##### Extrait

Ce dossier se place dans la continuité d’une précédente enquête qui a servi de base à une communication envoyée en décembre 2022 au bureau du procureur de la Cour pénale internationale (CPI). Celle-ci a contribué au dépôt, en mars 2023, de mandats d’arrêt contre Poutine et sa commissaire aux droits de l’enfant Maria Lvova-Belova. Ce nouveau volet de notre enquête révèle que Russie-Unie (R-U, voir encadré Russie-Unie en fin d’article), le parti politique de Poutine, a contribué à planifier, coordonner et exécuter la déportation, la russification et l’adoption des enfants ukrainiens. L’enquête souligne la dimension génocidaire de cette entreprise qui vise à incorporer les enfants ukrainiens à la nation russe. L’intention génocidaire se traduit dans les propos des membres de Russie-Unie qui répètent que l’Ukraine n’existe pas, que les terres et le peuple ukrainiens sont russes, et qui témoignent d’une volonté fanatique de russifier les enfants ukrainiens. La nouvelle communication appelle donc la CPI à étendre ses mandats à d’autres hauts responsables et à requalifier ces crimes afin d’accroître la pression judiciaire sur le pouvoir russe.

##########
##### Données enregistrées

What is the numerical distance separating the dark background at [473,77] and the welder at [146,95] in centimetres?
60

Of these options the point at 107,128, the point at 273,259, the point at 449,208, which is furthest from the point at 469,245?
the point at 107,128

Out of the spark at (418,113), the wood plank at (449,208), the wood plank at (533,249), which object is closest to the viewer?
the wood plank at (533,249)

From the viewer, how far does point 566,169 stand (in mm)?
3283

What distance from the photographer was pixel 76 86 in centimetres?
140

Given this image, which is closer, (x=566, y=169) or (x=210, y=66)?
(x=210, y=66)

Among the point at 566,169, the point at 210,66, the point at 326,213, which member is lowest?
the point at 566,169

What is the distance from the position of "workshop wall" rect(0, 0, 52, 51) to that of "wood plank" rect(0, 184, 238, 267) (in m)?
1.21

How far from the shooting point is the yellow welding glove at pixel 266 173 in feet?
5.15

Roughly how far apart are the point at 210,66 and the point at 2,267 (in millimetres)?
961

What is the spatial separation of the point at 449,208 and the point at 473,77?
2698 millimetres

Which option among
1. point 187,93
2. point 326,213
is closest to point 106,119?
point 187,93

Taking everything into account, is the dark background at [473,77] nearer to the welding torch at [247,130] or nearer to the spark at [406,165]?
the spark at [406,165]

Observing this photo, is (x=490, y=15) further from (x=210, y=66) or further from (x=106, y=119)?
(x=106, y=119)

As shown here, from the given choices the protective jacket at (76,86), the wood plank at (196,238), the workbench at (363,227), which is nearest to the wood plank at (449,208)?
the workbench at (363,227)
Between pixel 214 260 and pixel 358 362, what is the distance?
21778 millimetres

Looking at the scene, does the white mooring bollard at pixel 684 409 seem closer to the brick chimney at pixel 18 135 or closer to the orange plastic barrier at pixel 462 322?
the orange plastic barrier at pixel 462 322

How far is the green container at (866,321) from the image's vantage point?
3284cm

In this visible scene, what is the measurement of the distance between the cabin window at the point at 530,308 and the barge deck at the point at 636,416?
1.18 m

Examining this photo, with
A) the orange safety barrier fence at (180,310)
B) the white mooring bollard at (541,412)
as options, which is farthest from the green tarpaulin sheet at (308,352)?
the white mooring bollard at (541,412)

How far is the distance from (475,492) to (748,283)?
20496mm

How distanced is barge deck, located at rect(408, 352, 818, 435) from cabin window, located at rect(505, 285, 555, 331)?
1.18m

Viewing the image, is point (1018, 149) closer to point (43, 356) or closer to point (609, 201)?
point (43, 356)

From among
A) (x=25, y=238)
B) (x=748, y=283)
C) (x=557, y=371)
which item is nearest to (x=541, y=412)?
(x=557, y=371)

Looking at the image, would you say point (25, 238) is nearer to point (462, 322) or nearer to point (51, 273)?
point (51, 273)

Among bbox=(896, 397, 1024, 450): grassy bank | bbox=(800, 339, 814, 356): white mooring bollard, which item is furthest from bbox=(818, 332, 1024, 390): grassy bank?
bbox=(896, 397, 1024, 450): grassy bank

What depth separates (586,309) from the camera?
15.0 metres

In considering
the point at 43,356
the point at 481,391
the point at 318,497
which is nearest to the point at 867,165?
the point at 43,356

##########

_Exercices à faire_
[1] Pour chacune des affirmations suivantes, indiquez si l’extrait sur les enfants ukrainiens la confirme, en répondant par oui ou par non et en citant les mots décisifs du texte. (a) Les mandats d’arrêt contre Poutine et Maria Lvova-Belova ont été déposés en mars 2023. (b) La première communication a été envoyée au bureau du procureur de la CPI en décembre 2023. (c) La nouvelle communication demande à la CPI de s’en tenir aux personnes déjà visées par ses mandats.
[2] Prolongez l’extrait sur la déportation des enfants ukrainiens en reprenant après sa dernière phrase.

_Résultats_
[1]
(a) Oui : « Celle-ci a contribué au dépôt, en mars 2023, de mandats d’arrêt contre Poutine et sa commissaire aux droits de l’enfant Maria Lvova-Belova ».
(b) Non : « une communication envoyée en décembre 2022 au bureau du procureur de la Cour pénale internationale (CPI) ».
(c) Non : « La nouvelle communication appelle donc la CPI à étendre ses mandats à d’autres hauts responsables ».

[2]
Cette enquête, menée par les associations Pour l’Ukraine, pour leur liberté et la nôtre! et Russie-Libertés, est basée sur l’examen d’un millier de pièces. Elles sont principalement issues de l’examen détaillé des comptes Telegram et/ou VKontakt de responsables du parti impliqués dans les crimes contre les mineurs ukrainiens et tout particulièrement ceux de:
- Deux «planificateurs» du Conseil général de Russie-Unie: Andreï Turtchak (période du 14 mars 2023 au 4 juillet 2023) et Anna Kuznetsova (période du 11 novembre 2021 au 7 juillet 2023).
- Deux «coordinateurs régionaux»: Igor Kastyukevitch (période 22 août 2021- 14 juillet 2023) pour la région occupée de Kherson, et Artem Tourov (période 4 décembre 2021-28 avril 2023) pour la région occupée de Kharkiv.
Ces dernières pièces sont complétées et recoupées à l’aide de publications dans les réseaux sociaux/sites web de divers acteurs et institutions impliqués dans les faits rapportés, ou dans les médias russes et occidentaux. Les pièces permettent d’affirmer qu’il s’agit d’une entreprise collective, cautionnée et revendiquée par R-U, via le site web ou le compte Telegram du parti, qui en fait la promotion via la presse russe fédérale ou d’occupation.
L’analyse révèle une quarantaine de noms, dont certains avaient déjà été identifiés à partir d’autres sources comme complices des crimes commis par la Fédération de Russie contre les enfants ukrainiens.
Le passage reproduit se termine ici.